As the Nordic countries are quite homogenous culturally, the strong welfare state and the influence of state churches have lead to conformity being the norm in Nordic societies. The Nordic penchant for metal and heavy rock is partly an expression of the frustration with this conformism. It also helps living in one of the only regions in the world where the climate lets you get away with head-to-toe black leather all year round.
Religious leaders in Finland objected to Lordi representing their country in Eurovision, no doubt because Lordi’s music and appearance invert traditional Christian tropes. For example, the lead singer says, “I got horns on my head/ My fangs are sharp/ And my eyes are red/ Not quite an angel” right before eight-foot Satan wings burst out from his back. In their own way, Gregorius would also seem critical of Christianity: they sing an anthem of gay life while sporting the logo of a Christian men’s organization. Can you tell us a bit about religion in Finland? What makes people want to denounce it in song?
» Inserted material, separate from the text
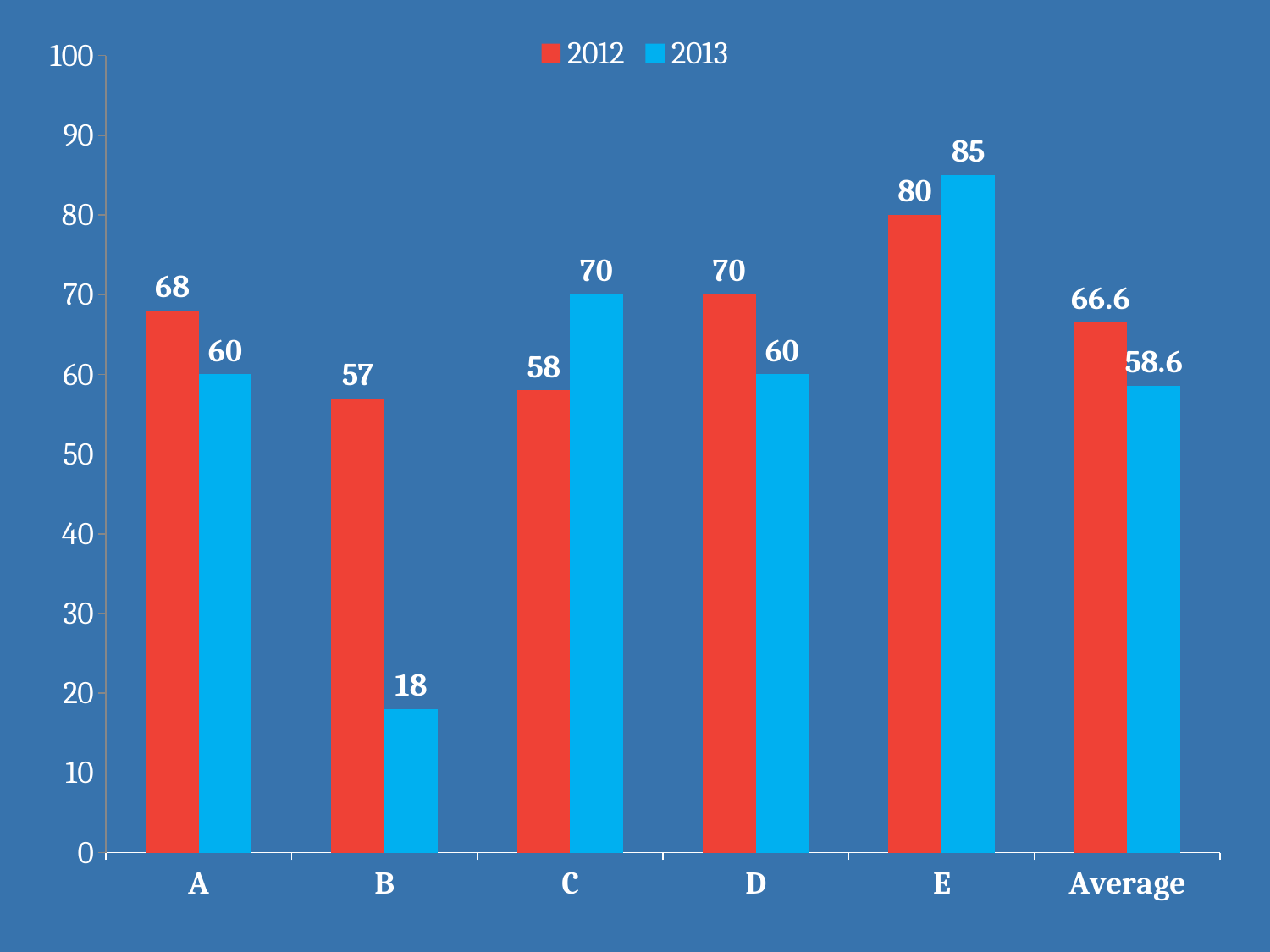
Which category has the lowest value in the 2012 series? B What is the difference between the 2012 and 2013 values for category B? 39 How many series does the legend list? 2 Which category has the highest value in the 2013 series? E How many categories are shown on the x axis? 6 Which is larger for category D, the 2012 value or the 2013 value? 2012 What is the value for category E in the 2012 series? 80 What kind of chart is shown on the slide? Bar chart What colour represents the 2013 series? Light blue What is the Average value for the 2013 series? 58.6 What is the difference between the 2013 and 2012 values for category C? 12 What is the value for category B in the 2013 series? 18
Between 80 and 90 per cent of the Finnish population are members of the Lutheran church, but only a very small minority actually attend weekly church services or consider themselves religious. Church ceremonies, however, are ingrained in society, and everyone is expected to have a christening, a confirmation, a church wedding and a religious burial. It’s a very peculiar arrangement: practically everyone is socialized into the formal aspects of religion, but faith itself is considered an intensely personal matter that people prefer not to talk—or hear— about, similar to sexual orientation. For example, it is rare for politicians to make references to religion or God, and many people choose church weddings for their traditions or beautiful surrounds rather than religious devotion.
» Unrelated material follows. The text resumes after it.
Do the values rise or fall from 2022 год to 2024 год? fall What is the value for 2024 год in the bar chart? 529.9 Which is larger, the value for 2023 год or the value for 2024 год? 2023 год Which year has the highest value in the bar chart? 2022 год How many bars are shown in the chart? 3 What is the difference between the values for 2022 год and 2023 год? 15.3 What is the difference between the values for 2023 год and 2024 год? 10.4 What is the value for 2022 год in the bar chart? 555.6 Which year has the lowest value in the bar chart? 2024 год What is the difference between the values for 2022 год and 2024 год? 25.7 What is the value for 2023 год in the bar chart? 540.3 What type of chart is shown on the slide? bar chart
Although there is definitely space in Finnish society for questioning the pervasive nature of the state church, I don’t think either of the videos denounces religion as such. The religious organization/gay anthem dichotomy in “NMKY” is present in the Village People original as well, and you could say Gregorius’s version simply translates the irony into Finnish, taking a swipe at the Swedes along the way. The “Hard Rock Hallelujah” quote you gave continues with “or the one that fell,” countering any satanic suggestions. Lordi’s lead singer, Tomi Putaansuu or Mr. Lordi, has been quite adamant in asserting Lordi’s music is simply entertainment, much like any other music—or horror movies. Incidentally, Putaansuu married his long-term girlfriend soon after the Eurovision victory . . . in a church, or course.